▶ **SELECTED EXCERPT**:
- - - - - - -
Bringing things right up to date, users will notice that the design of this blog is essentially the same as the Middle East Film Festival. I just moved the CSS across, altered the header and the colours, plus of course removed elements from the sidebar and elsewhere which were specific to the other site. As stated in my welcome message, I may yet make changes to the design of this blog, but I think I have enough on my plate for the time being. I guess I had this blog more or less ready to go by mid-February. That’s what the date of the first post suggests, at least, but of course it is possible that I was still making stylistic changes after that date. I can’t precisely remember any more, but let’s say that by the end of Feb I had moved onto creating the landing page for the whole suite of my sites. I’m pretty proud of it, even though I do believe that there may still be a few glitches with it in some browsers. I hope not too many, but I might have to come back to it at some point. The rotating links and wonky titles were created with the inspiration of one of Jonas’ projects, so I want to give him a bit of credit there. I really love the effect. That’s not me blowing my own trumpet, honestly. I just love it! And all the friends that I’ve shown it to so far have agreed about that. There is a little bit of Javascript involved. It was necessary to ensure that the animations would work consistently on iPhones. But that’s only at the very basic functional level, and it’s pretty much pure CSS. Not bad. It’s come on a lot since I first tried to learn it twenty-odd years ago.
- - - - - - -
▶ **TASK PROMPT**:
Answer these questions about the blog post on the site design:
(a) Which site's design is this blog's design essentially the same as?
(b) By roughly when does the writer guess the blog was more or less ready to go?
(c) Why was a little Javascript needed for the landing page?
The listing that follows comes from a different source.

Collection entries:
- - - - - - -
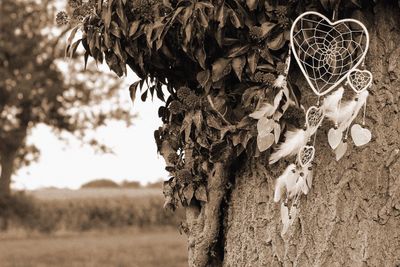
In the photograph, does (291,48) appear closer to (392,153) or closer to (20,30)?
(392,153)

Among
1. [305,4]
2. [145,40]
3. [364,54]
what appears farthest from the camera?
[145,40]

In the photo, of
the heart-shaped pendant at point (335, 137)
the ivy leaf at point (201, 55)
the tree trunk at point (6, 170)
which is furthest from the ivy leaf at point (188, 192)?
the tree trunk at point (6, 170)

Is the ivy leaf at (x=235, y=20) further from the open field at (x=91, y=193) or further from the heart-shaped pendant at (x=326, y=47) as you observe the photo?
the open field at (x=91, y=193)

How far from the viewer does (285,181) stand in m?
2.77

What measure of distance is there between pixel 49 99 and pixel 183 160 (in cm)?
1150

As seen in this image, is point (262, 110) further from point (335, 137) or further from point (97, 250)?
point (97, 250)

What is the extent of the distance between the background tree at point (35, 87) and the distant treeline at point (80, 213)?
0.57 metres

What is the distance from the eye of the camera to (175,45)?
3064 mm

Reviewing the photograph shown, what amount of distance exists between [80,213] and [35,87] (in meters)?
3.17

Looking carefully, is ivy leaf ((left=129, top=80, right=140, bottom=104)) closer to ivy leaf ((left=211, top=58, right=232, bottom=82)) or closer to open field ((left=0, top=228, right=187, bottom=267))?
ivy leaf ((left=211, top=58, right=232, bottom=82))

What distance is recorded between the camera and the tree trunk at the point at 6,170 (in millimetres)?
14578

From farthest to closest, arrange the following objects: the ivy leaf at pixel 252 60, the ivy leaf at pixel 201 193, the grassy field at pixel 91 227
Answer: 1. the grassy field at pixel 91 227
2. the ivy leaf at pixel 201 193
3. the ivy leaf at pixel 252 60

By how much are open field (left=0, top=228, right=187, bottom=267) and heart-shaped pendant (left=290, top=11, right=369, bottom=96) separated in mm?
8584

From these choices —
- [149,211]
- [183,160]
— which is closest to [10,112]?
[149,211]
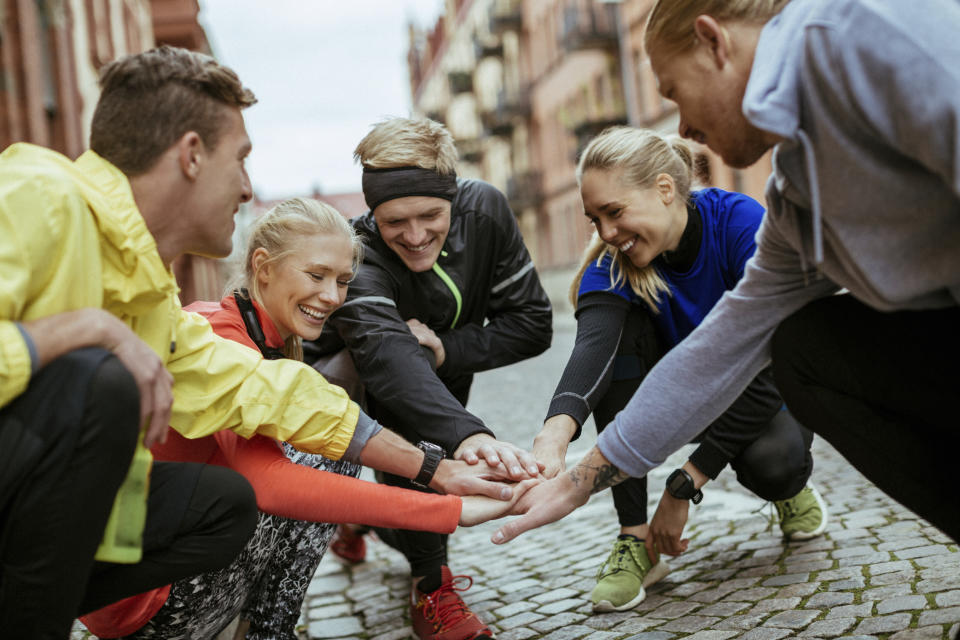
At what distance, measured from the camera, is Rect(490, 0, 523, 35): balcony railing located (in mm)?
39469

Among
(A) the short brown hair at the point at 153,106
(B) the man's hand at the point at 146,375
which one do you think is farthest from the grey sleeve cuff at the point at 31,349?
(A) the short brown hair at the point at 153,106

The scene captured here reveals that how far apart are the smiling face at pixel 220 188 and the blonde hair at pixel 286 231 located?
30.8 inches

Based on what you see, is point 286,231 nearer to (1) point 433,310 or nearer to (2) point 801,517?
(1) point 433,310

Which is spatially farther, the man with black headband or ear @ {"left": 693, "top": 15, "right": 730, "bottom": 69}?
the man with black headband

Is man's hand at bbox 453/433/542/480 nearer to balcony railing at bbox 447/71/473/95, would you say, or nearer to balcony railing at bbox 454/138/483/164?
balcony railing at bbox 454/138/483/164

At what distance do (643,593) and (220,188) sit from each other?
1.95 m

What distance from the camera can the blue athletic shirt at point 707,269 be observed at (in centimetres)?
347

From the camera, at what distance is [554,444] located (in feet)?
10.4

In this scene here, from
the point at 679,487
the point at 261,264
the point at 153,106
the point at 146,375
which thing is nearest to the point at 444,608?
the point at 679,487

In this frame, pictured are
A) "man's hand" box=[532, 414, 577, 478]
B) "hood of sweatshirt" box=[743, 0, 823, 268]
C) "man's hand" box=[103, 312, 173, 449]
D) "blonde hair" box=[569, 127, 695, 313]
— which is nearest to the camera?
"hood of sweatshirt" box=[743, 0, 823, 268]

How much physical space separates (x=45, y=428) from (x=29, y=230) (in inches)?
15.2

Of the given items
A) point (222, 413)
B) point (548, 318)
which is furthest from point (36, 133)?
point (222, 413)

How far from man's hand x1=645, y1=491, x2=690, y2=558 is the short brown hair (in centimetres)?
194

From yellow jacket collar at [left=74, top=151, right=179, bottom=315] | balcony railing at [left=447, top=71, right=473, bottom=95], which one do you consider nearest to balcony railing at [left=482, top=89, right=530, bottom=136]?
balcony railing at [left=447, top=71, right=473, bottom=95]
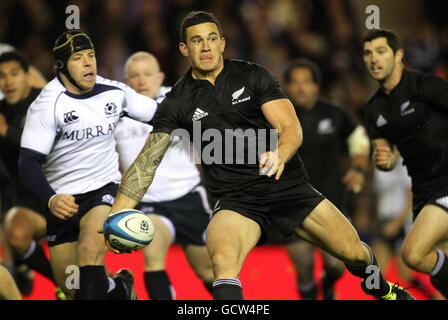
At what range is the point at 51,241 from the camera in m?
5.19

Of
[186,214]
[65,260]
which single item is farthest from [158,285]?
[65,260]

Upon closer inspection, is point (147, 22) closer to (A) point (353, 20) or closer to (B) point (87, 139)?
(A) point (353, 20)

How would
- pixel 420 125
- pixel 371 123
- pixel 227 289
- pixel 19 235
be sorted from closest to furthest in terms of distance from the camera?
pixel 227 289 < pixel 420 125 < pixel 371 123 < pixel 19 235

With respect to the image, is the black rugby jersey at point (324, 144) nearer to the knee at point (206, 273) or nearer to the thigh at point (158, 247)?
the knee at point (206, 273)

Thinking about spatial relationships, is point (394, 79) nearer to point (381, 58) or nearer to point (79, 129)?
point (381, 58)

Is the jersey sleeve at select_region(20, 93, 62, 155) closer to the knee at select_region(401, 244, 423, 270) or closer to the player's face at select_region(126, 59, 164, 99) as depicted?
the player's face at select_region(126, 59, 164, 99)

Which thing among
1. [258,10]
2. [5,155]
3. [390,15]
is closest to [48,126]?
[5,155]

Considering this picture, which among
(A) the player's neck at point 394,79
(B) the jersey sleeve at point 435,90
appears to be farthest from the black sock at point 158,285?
- - - - - - -
▶ **RESPONSE AREA**:
(a) The Middle East Film Festival.
(b) Mid-February.
(c) To make the animations work consistently on iPhones.